TASK STATEMENT: Rewrite the stretch from the first row through the row containing "What share of the pie does الصنف 05" as a Markdown table with the columns Number and Line, one table row per line with its number, leaving out blank lines.

###

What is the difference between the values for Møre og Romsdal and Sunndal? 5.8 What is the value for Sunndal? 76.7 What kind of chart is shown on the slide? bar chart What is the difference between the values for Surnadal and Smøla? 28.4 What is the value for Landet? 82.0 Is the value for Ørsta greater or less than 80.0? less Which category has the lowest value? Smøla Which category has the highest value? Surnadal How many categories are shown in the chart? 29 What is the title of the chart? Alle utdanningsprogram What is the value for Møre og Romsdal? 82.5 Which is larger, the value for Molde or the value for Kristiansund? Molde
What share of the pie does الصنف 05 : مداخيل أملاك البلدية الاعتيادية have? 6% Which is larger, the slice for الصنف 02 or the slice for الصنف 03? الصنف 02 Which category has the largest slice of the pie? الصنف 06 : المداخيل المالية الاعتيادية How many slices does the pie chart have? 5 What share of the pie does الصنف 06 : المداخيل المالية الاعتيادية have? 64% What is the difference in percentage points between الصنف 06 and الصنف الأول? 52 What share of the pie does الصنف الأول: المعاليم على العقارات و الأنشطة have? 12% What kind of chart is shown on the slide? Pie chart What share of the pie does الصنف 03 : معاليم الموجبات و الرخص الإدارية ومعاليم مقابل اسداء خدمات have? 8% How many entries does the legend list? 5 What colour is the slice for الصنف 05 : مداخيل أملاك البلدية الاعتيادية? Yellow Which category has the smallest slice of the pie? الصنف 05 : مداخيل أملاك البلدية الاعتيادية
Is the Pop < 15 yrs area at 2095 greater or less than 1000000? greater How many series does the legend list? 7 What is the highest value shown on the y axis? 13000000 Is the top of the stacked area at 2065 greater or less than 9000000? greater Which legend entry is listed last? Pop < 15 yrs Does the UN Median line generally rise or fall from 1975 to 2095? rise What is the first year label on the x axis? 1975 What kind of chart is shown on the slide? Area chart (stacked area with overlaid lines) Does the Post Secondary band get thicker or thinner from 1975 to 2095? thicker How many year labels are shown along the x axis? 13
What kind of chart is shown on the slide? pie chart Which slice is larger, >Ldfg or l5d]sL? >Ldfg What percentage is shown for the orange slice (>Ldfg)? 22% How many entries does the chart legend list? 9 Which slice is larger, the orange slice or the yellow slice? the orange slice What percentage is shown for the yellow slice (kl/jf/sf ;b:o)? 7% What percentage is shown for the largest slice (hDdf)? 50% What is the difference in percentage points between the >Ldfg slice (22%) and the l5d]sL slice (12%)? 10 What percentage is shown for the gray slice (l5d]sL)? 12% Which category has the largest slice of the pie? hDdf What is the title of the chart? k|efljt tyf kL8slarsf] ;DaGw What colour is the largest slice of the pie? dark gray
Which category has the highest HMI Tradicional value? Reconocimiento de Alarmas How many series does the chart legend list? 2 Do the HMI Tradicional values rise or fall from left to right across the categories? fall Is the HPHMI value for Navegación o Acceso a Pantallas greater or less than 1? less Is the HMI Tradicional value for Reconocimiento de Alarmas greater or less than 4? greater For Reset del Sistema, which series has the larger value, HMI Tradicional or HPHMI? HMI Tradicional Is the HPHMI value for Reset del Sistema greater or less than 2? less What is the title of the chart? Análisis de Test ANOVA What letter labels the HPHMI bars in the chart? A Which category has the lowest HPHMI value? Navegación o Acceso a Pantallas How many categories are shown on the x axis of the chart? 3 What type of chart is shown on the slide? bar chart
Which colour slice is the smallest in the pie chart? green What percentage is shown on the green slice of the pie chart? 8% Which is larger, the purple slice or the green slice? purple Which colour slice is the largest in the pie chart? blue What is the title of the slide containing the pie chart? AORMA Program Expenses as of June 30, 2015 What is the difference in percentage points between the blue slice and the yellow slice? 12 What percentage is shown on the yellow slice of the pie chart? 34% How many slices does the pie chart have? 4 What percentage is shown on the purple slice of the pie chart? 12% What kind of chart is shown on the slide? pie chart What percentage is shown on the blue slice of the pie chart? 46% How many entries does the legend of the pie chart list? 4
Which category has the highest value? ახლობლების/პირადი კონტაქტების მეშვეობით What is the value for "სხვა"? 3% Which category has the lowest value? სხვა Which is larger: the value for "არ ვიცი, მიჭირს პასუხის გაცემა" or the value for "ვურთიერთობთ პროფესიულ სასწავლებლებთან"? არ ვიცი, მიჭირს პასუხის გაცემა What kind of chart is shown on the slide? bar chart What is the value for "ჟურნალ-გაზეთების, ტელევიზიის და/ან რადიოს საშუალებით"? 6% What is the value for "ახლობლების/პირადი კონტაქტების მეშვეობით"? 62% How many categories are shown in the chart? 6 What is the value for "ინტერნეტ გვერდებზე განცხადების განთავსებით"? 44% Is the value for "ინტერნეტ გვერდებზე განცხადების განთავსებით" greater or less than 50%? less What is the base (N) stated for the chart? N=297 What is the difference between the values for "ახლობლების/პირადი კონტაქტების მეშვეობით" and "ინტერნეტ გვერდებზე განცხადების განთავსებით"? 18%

###

YOUR SOLUTION:
| Number | Line |
|---|---|
| 1 | What is the difference between the values for Møre og Romsdal and Sunndal? 5.8 What is the value for Sunndal? 76.7 What kind of chart is shown on the slide? bar chart What is the difference between the values for Surnadal and Smøla? 28.4 What is the value for Landet? 82.0 Is the value for Ørsta greater or less than 80.0? less Which category has the lowest value? Smøla Which category has the highest value? Surnadal How many categories are shown in the chart? 29 What is the title of the chart? Alle utdanningsprogram What is the value for Møre og Romsdal? 82.5 Which is larger, the value for Molde or the value for Kristiansund? Molde |
| 2 | What share of the pie does الصنف 05 : مداخيل أملاك البلدية الاعتيادية have? 6% Which is larger, the slice for الصنف 02 or the slice for الصنف 03? الصنف 02 Which category has the largest slice of the pie? الصنف 06 : المداخيل المالية الاعتيادية How many slices does the pie chart have? 5 What share of the pie does الصنف 06 : المداخيل المالية الاعتيادية have? 64% What is the difference in percentage points between الصنف 06 and الصنف الأول? 52 What share of the pie does الصنف الأول: المعاليم على العقارات و الأنشطة have? 12% What kind of chart is shown on the slide? Pie chart What share of the pie does الصنف 03 : معاليم الموجبات و الرخص الإدارية ومعاليم مقابل اسداء خدمات have? 8% How many entries does the legend list? 5 What colour is the slice for الصنف 05 : مداخيل أملاك البلدية الاعتيادية? Yellow Which category has the smallest slice of the pie? الصنف 05 : مداخيل أملاك البلدية الاعتيادية |